Now why do I keep saying this and why do I think my opinion matters? How many here have computer background? I mean professional computer stuff, not just hobby or amateur building. . .
-I built my first computer in the80's,
-programmed in multiple languages including the machine code (the one that uses ones and zeros to talk to the CPU directly) and assembler
-built systems for living for many years,
-set up a tech support/repair departments for small computer stores (as consultant/subcontractor),
-went to one of the best computer engineering programs in US (Case Western Reserve University ranked 4th ahead of Stanford when I was there),
- owned a computer networking company,
-was an IBM business partner reselling their parts and systems with my next business (with 20+ employees).

So, yes, I think my opinion has some credence (at least when it comes to computers)! The sample size I am pulling my information from is more than one or two systems ppl built for themselves. Does this mean workstations are the right choice for everybody? No, it does not, but unless you are somebody like Brandt that has spend hundreds of hours building and researching, chances are you'd be better off with a workstation (and most likely a workstation might serve you better in that instance too!).

And with this, I am done explaining myself. Anybody wanting another opinion, feel free to PM or call, I'll gladly share my sources and insights.

pierre

I assume this is basically directed at me. 

I have never really said you do not know what you are talking about, you have some knowledge.  You have also admitted a lot has changed.  Even a year away from the tech world is almost a life time and you know it.  What I am trying to get across is the deal link you used to post so much, was filled with a lot of outdated computers with only a few decent ones in there.  But most if not all were refurbished.  Many with a CPU at least 2-3 years old some much older.  I mean like one guy is boasting here having bought one with a $399 video card, that's great but it is slower than a $150 video card from today.  Does that mean it sucks?  Nah not at all, but once again context is important. 

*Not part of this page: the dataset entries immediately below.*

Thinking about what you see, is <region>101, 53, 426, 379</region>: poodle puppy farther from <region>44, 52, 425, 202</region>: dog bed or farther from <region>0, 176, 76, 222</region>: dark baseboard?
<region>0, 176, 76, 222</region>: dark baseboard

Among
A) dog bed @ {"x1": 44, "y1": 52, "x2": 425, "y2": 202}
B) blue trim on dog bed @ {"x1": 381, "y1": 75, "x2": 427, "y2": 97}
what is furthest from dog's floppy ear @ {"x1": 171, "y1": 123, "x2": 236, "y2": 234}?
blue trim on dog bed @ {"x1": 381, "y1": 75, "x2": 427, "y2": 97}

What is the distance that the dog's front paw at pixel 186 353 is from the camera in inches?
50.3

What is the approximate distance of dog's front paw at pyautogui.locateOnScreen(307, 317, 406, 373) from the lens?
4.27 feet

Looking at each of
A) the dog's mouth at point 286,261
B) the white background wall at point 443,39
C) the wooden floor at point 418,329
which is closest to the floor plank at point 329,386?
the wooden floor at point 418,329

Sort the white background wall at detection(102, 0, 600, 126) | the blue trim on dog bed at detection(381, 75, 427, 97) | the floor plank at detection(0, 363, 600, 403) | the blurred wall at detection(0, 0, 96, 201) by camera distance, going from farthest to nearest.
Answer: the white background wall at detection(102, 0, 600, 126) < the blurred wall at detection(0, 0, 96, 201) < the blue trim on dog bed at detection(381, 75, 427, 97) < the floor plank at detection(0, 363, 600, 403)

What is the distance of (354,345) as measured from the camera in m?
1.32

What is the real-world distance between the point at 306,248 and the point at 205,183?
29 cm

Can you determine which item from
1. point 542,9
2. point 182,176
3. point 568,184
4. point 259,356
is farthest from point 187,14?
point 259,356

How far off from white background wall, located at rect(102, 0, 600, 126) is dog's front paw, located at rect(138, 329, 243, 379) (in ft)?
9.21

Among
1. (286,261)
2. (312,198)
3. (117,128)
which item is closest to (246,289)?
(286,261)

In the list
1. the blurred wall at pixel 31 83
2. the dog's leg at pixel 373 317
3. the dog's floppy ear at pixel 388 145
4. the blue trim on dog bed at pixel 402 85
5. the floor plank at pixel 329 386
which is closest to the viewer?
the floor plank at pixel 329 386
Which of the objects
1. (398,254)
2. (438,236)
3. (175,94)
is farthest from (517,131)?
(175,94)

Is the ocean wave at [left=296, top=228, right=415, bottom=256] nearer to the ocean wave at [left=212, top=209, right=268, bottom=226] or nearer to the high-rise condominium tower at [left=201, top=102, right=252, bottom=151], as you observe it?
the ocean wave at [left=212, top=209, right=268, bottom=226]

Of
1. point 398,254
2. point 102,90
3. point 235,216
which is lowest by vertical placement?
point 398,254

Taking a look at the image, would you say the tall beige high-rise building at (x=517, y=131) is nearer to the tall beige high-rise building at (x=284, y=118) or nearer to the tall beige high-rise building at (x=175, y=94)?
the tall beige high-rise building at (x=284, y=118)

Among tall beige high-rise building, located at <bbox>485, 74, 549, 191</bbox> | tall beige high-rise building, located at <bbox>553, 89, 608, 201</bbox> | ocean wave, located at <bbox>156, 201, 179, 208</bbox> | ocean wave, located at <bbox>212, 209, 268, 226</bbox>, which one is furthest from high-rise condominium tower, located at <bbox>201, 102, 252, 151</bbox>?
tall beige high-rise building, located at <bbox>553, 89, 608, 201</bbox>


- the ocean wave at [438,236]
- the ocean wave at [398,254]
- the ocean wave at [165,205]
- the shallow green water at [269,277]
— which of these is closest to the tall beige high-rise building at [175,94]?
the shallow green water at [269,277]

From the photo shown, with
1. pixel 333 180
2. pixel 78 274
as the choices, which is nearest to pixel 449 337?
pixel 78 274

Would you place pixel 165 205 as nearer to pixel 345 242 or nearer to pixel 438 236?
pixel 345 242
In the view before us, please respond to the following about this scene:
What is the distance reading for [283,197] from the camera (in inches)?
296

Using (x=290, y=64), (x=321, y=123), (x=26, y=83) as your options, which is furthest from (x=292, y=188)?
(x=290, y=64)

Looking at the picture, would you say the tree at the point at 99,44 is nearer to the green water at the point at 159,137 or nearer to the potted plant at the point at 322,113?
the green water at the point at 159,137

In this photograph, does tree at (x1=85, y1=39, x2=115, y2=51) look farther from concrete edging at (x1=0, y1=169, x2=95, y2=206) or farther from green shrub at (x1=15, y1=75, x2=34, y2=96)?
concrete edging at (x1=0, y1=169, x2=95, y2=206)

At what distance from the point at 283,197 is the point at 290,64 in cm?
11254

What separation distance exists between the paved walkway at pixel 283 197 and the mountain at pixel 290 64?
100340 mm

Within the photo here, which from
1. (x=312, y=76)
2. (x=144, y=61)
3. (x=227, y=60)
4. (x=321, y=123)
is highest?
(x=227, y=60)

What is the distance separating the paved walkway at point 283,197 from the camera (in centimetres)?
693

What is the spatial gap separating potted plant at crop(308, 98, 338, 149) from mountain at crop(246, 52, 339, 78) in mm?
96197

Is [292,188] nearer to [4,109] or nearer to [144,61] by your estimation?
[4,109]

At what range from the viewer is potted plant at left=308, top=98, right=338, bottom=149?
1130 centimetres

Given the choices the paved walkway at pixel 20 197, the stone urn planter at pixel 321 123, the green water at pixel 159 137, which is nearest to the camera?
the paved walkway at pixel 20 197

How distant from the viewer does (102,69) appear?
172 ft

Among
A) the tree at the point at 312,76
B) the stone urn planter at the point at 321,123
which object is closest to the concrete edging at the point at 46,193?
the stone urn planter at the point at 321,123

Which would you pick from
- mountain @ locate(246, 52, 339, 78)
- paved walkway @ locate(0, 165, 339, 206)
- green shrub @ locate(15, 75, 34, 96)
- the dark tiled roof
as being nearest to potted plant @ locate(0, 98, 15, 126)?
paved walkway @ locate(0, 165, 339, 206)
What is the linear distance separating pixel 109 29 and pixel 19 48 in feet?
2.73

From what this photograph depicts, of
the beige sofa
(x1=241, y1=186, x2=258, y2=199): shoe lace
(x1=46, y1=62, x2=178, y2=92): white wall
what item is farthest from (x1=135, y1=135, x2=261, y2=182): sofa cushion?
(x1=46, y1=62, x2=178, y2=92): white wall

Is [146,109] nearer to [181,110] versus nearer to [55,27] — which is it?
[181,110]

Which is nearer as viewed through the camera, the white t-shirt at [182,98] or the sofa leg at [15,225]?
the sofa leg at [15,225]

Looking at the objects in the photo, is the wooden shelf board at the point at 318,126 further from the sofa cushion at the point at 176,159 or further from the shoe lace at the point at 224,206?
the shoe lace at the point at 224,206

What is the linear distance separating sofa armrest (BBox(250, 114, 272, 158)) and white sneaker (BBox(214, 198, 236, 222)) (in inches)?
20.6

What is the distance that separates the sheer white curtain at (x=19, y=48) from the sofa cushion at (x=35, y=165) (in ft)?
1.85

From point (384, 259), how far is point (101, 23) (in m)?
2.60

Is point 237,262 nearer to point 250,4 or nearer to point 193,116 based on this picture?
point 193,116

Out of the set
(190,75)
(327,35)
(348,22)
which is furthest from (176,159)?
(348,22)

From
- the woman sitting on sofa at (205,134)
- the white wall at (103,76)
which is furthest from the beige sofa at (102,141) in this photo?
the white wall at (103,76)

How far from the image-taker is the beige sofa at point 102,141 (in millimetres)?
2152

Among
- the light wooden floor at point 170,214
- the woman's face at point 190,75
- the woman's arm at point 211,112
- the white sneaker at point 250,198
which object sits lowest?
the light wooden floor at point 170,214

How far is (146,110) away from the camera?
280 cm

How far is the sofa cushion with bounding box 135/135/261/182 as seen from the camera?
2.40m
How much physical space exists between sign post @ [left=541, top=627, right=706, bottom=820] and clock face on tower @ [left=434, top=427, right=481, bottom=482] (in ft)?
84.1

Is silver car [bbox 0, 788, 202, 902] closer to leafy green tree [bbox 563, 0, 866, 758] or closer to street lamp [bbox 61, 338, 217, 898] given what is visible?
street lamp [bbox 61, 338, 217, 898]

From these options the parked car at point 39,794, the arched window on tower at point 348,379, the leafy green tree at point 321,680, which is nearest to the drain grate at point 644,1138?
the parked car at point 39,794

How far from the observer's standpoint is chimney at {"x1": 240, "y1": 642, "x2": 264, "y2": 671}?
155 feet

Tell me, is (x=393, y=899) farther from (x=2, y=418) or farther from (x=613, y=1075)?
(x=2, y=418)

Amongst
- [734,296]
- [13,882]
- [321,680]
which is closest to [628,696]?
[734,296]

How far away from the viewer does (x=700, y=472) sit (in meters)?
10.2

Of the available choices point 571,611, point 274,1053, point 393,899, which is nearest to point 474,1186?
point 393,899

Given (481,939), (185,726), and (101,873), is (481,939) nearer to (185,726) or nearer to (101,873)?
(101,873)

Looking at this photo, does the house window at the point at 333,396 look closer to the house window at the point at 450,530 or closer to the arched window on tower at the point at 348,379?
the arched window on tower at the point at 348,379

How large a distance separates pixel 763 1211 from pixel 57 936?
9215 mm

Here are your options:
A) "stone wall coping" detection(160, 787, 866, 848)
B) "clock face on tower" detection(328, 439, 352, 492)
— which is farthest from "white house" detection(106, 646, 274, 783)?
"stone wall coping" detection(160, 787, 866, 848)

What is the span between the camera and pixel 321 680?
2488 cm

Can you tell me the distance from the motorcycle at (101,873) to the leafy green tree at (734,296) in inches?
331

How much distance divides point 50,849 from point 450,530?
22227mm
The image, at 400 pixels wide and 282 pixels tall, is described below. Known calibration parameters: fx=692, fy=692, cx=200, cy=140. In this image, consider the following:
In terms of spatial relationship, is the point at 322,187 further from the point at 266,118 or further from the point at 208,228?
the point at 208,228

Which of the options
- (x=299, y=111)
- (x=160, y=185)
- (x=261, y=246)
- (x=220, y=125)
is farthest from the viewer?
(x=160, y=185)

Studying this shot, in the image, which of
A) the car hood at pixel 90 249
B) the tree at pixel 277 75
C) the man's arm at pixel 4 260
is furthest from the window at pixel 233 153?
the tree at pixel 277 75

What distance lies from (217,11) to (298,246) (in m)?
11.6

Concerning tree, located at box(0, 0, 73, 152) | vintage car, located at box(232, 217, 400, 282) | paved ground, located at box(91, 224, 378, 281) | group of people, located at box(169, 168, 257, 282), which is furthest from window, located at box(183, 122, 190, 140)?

In other words I think you are dishing out a lot of advice with out any context.  People will take your advice and assume one thing that may be in fact another.  SOME of those think stations were good value, in fact in one thread I even pointed out a couple.  MANY of them were actually NOT a great value for a main rig.  Might be good for a side task type  machine (shipping/vinyl machine/etc). 

When someone looks at a car today they wonder does it have remote start, and Bluetooth.  When they go to Lexus and pick up that certified used car they probably quickly compare it's options with what a new car has today.  When you are giving out computer advice it's probably important to qualify what they AREN'T getting with some of those machines, since a lot of these people don't know any better.  I know at one point I didn't even see a single Sata III machine in the list.  I haven't looked since this last chat about it but that's just one example.  I remember the but they have great processors argument, like 2 computers in the list had great processors at one point.  I mean how good is a processor that a desktop quad core from 5 years ago is still faster than it?

Context!!!!!!!!!
Title: Re: New PC...Custom or Stock
Post by: mk162 on December 14, 2012, 08:53:49 AM
My opinion is go with the used Thinkstation, but buy a decent one.  This is only my opinion, but I am of course the world's leading expert on my opinion.